Metadata-Version: 2.1
Name: loreme
Version: 0.1.10
Summary: Extract Methylation calls from ONT or PB long read data
Author-email: Anthony Aylward <aaylward@salk.edu>
Project-URL: Homepage, https://gitlab.com/salk-tm/loreme
Project-URL: Documentation, https://salk-tm.gitlab.io/loreme
Classifier: Programming Language :: Python :: 3
Classifier: Operating System :: OS Independent
Classifier: License :: OSI Approved :: MIT License
Requires-Python: >=3.7
Description-Content-Type: text/markdown
License-File: LICENSE

# LoReMe pipeline

TODO:

- Tidy up rough edges in documentation (e.g. cli reference)
- Review handling of ONT bedMethyl format
- Find out why Modkit runs with only one thread
- Rust-ify postprocessing functions
- Update basecalling logic to use a newer version of dorado, whenever ONT fixes their memory leak
- unit tests for postprocessing functions

LoReMe (Long Read Methylaton) is a Python package facilitating analysis of
DNA methylation signals from [Pacific Biosciences](https://www.pacb.com/technology/hifi-sequencing/)
or [Oxford Nanopore](https://nanoporetech.com/applications/dna-nanopore-sequencing)
long read sequencing data.

It consists of an API and CLI for three distinct applications:

1. Pacific Biosciences data processing. PB reads in SAM/BAM format are aligned
to a reference genome with the special-purpose aligner [pbmm2](https://github.com/PacificBiosciences/pbmm2>),
a modified version of [minimap2](https://lh3.github.io/minimap2/).
Methylation calls are then piled up from the aligned reads with [pb-CpG-tools](https://github.com/PacificBiosciences/pb-CpG-tools).

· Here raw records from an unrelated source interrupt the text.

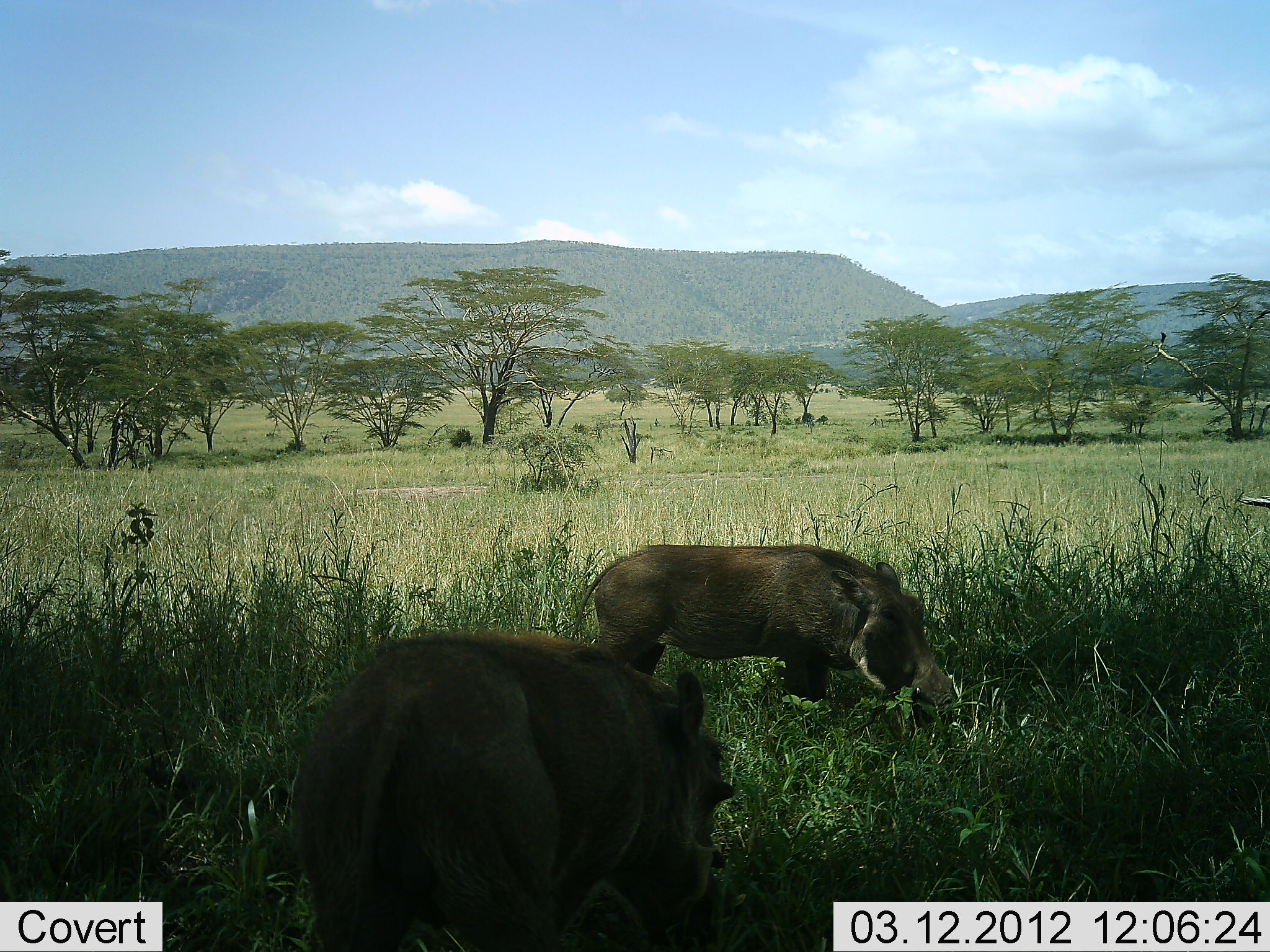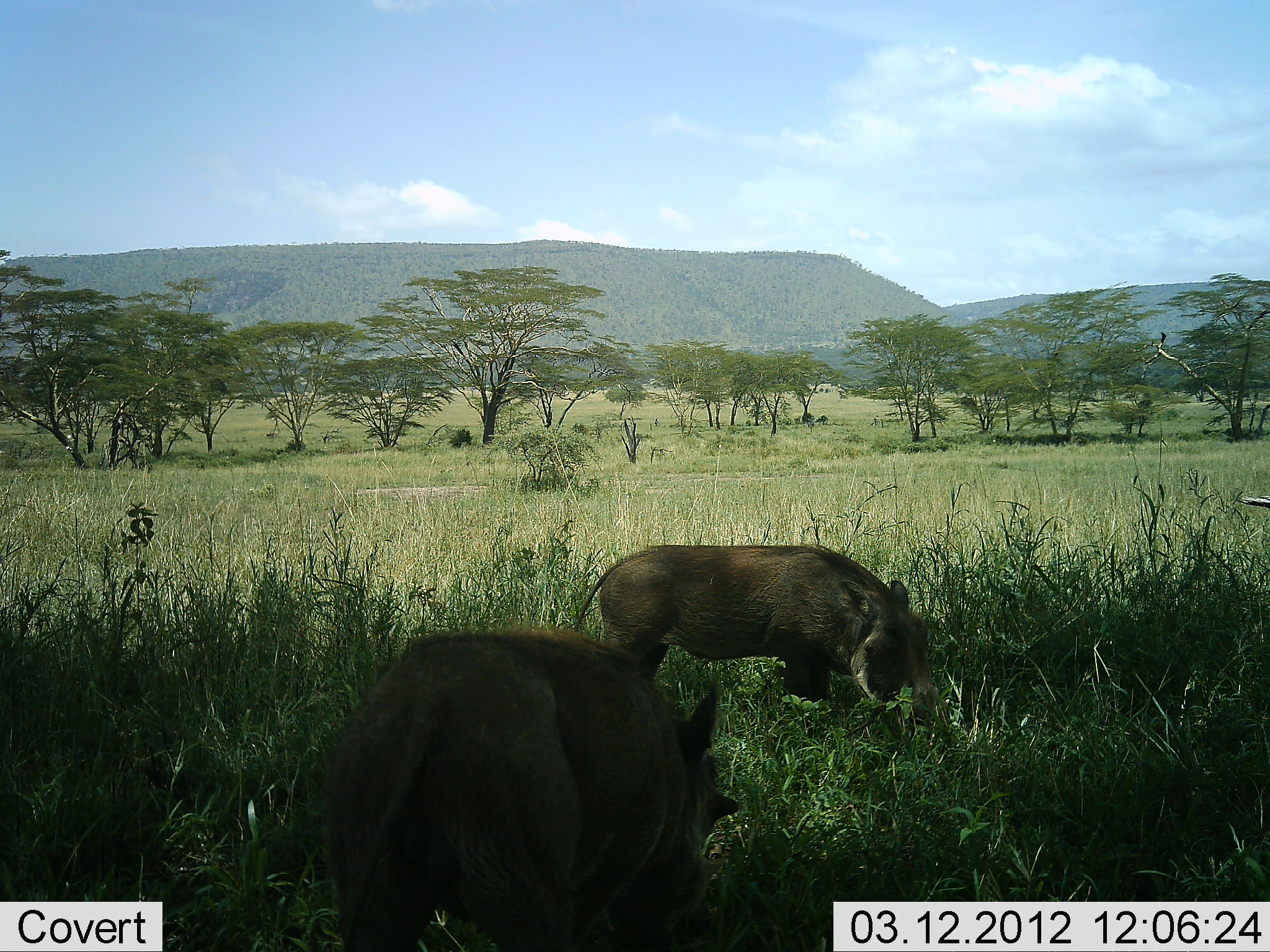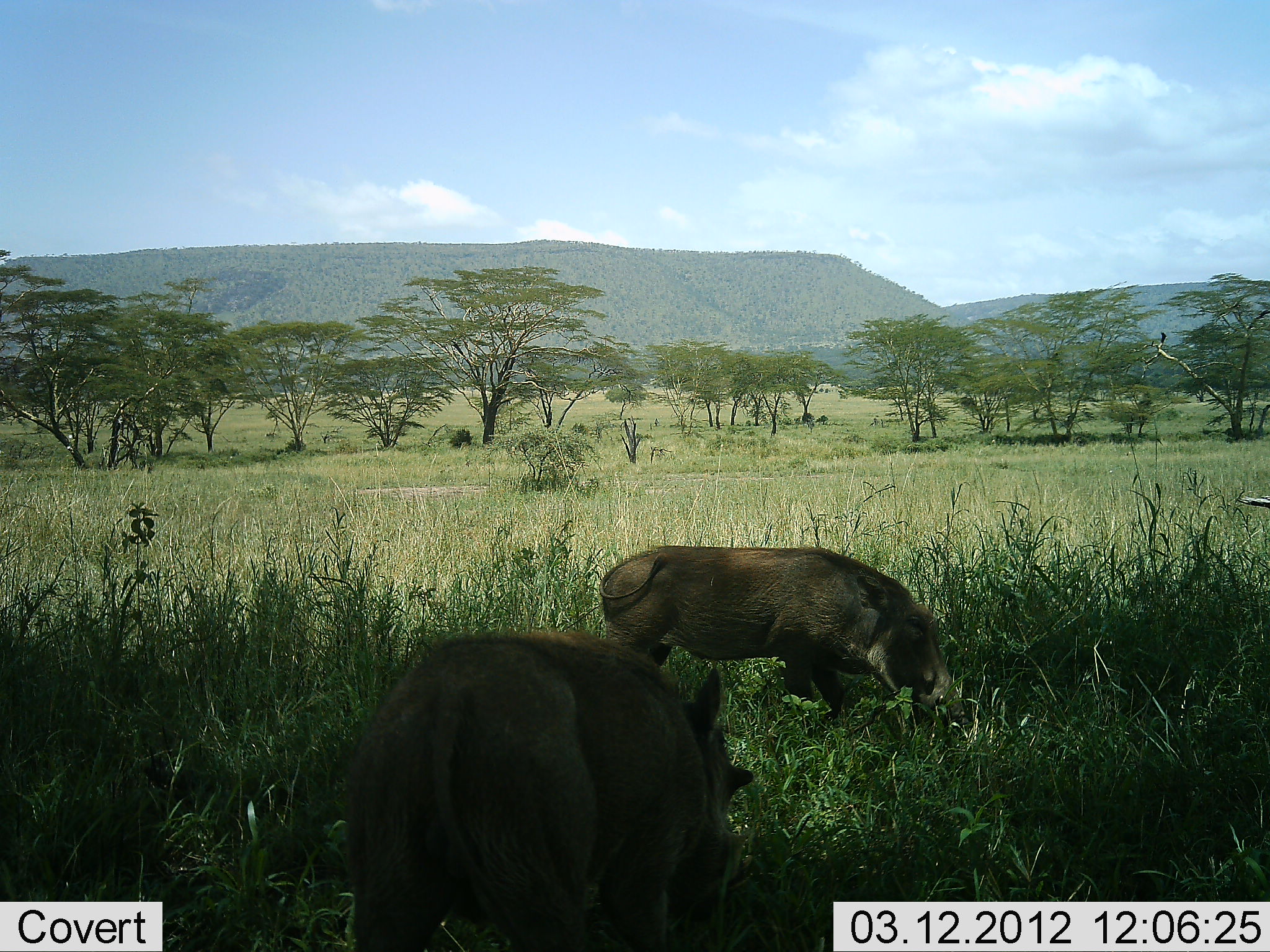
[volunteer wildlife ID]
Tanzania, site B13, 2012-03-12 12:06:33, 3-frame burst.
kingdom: Animalia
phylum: Chordata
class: Mammalia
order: Artiodactyla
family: Suidae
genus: Phacochoerus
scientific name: Phacochoerus africanus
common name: warthog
Warthog (Phacochoerus africanus), count 2. Behavior (volunteer vote fractions): standing 15%, resting 0%, moving 0%, interacting 0%. Young present (vote fraction): 0%. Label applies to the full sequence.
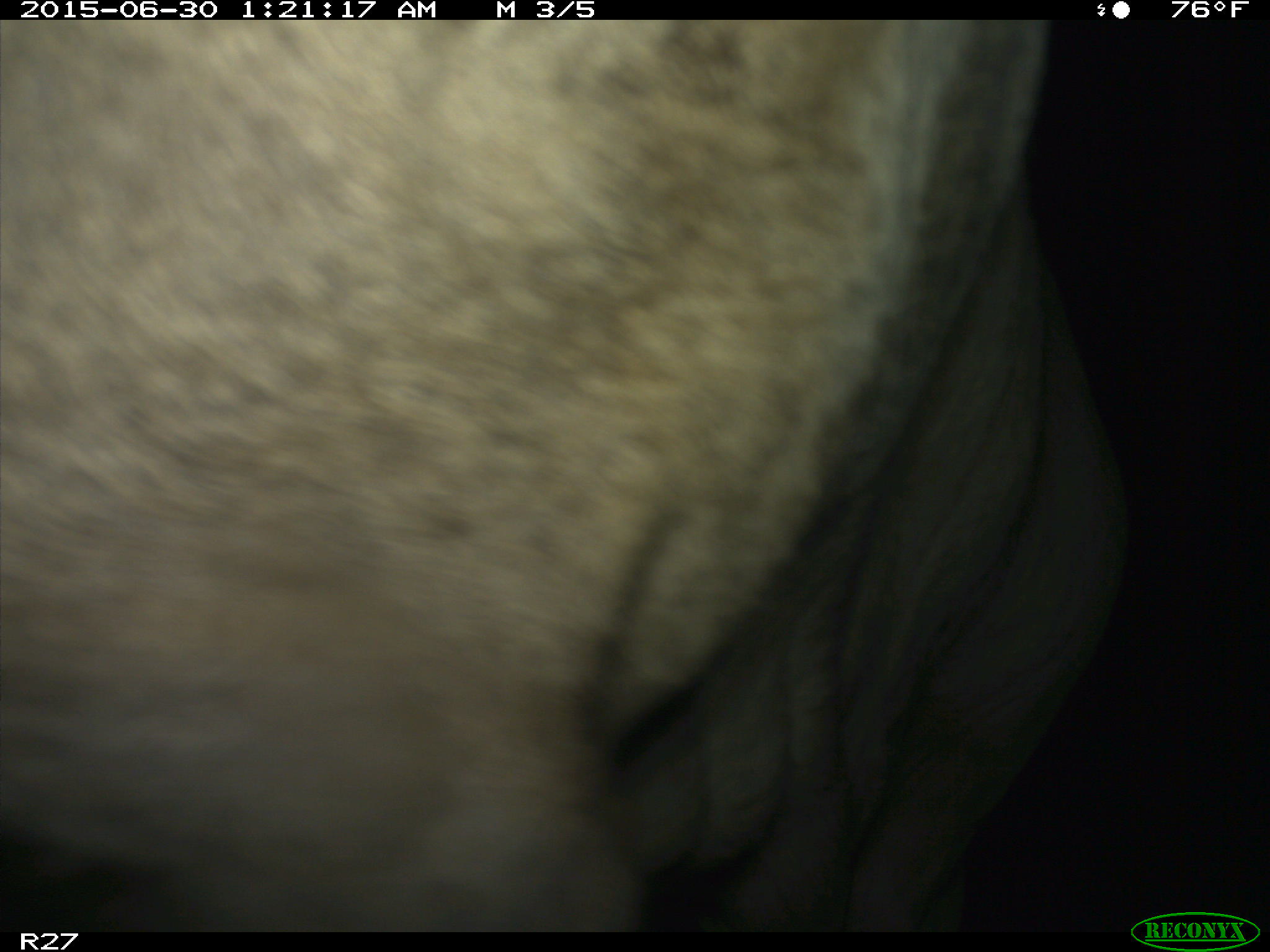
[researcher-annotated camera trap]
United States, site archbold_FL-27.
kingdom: Animalia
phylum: Chordata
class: Mammalia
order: Artiodactyla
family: Bovidae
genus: Bos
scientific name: Bos taurus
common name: domestic cow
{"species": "Bos taurus (domestic cow)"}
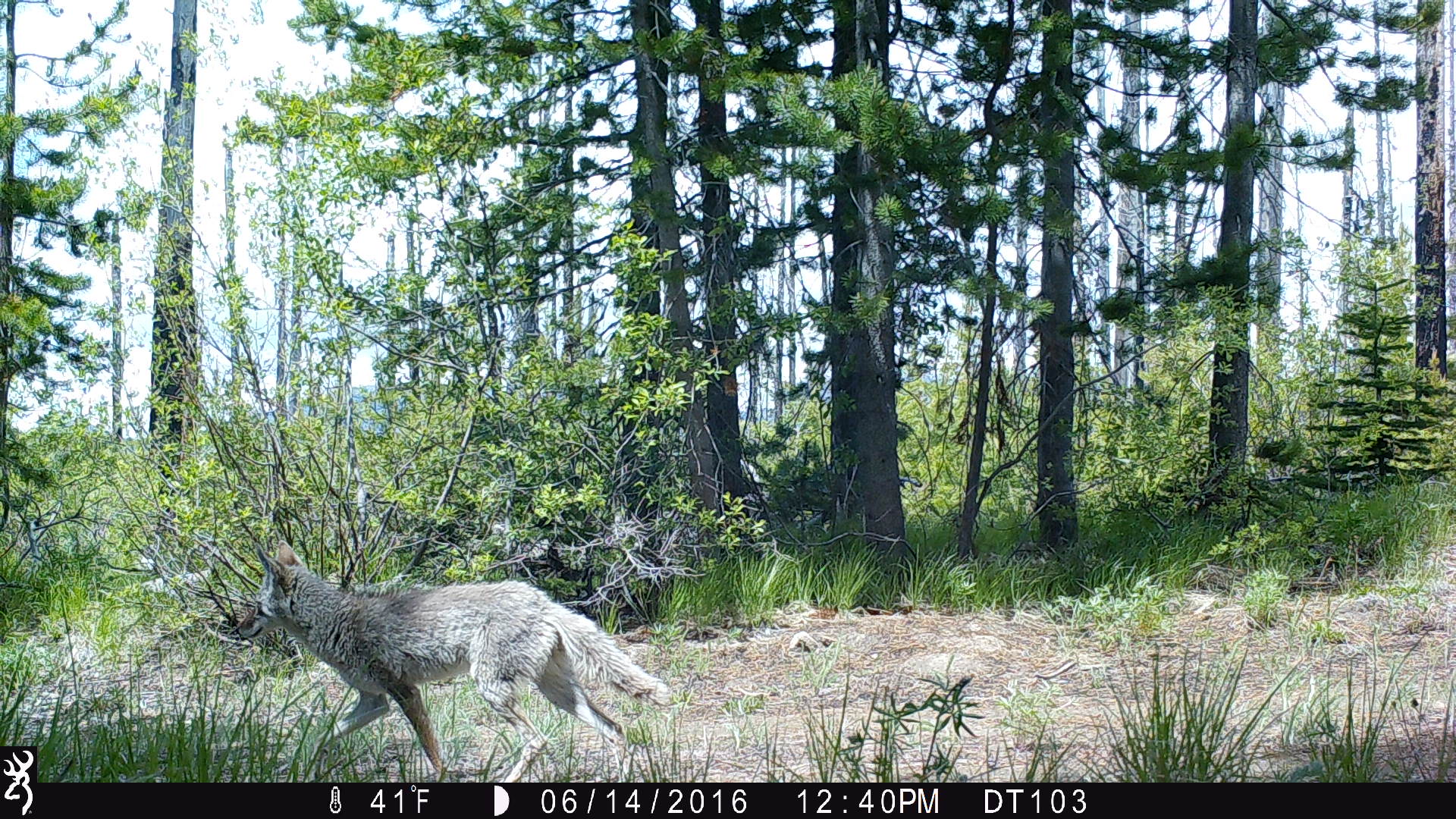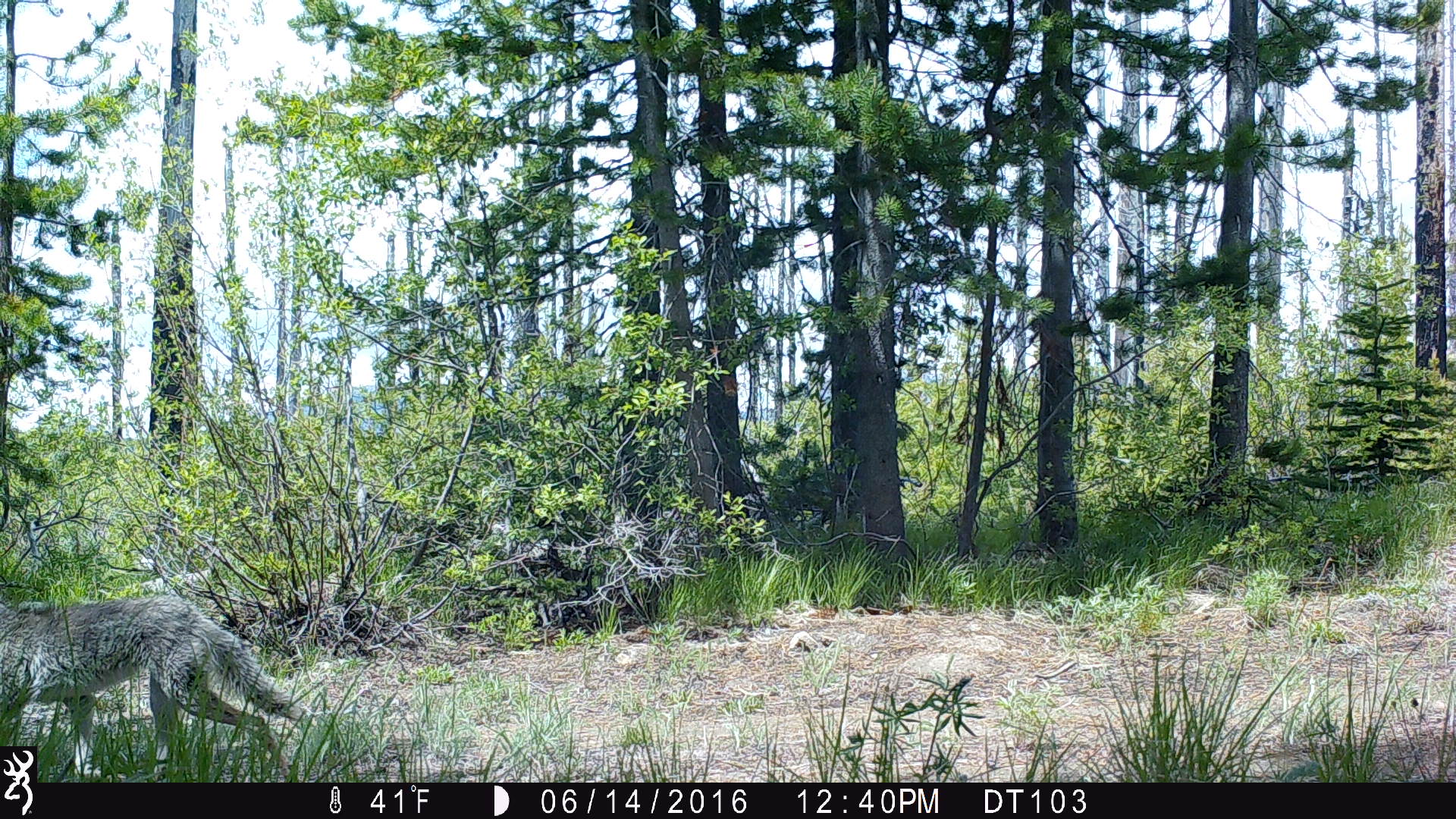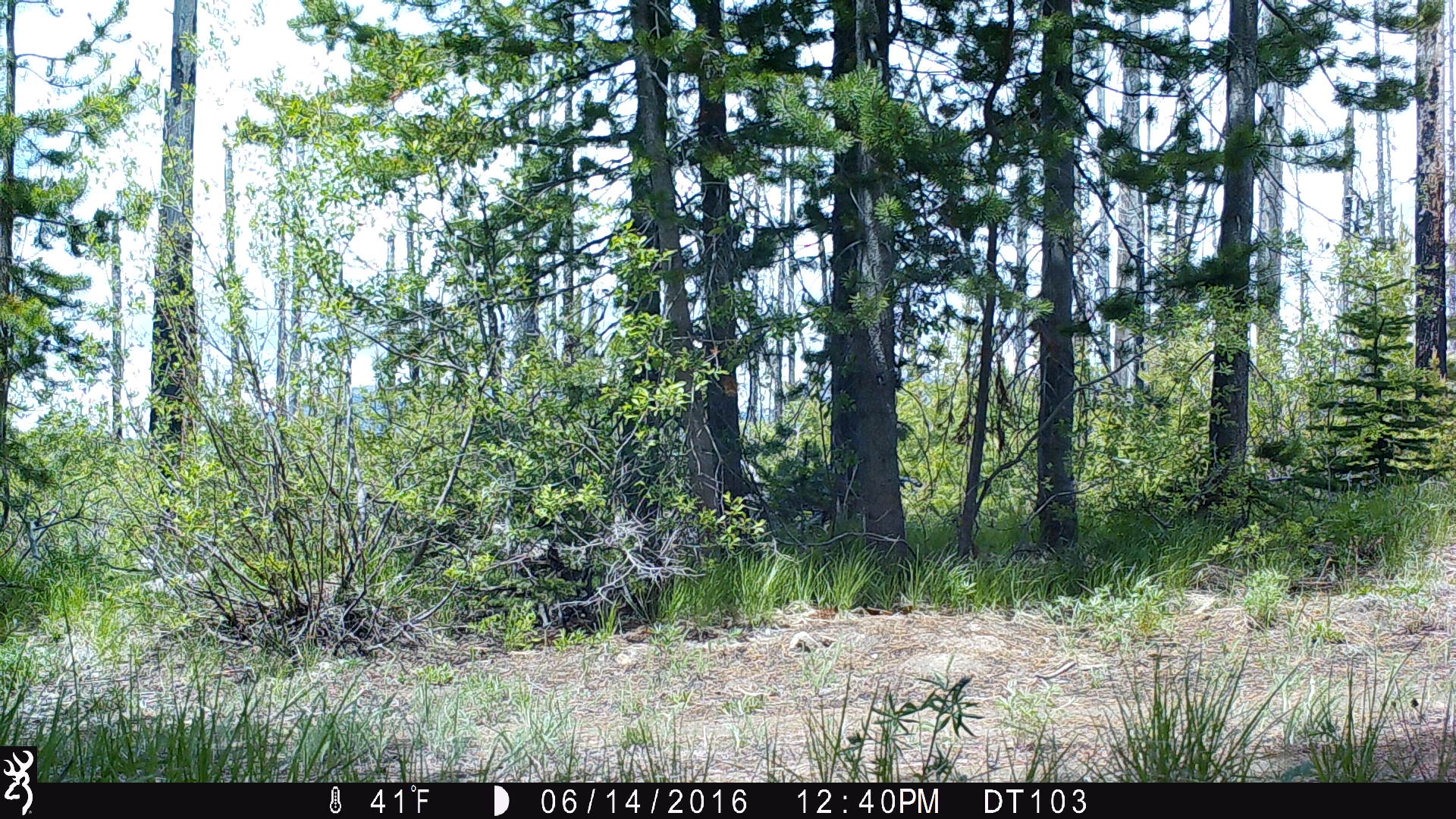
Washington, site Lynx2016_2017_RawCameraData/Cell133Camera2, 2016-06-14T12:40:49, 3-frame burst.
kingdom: Animalia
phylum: Chordata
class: Mammalia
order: Carnivora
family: Canidae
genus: Canis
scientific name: Canis latrans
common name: coyote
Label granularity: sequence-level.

2. Oxford nanopore basecalling. ONT reads are optionally converted from FAST5
to [POD5](https://github.com/nanoporetech/pod5-file-format) format, then
basecalled and aligned to a reference with [dorado](https://github.com/nanoporetech/dorado>)
(dorado alignment also uses minimap2 under the hood), and finally piled up with
[modkit](https://github.com/nanoporetech/modkit).

3. Postprocessing and QC of methylation calls. Several functions are available
to generate diagnostic statistics and plots.

See also the [full documentation](https://salk-tm.gitlab.io/loreme/index.html).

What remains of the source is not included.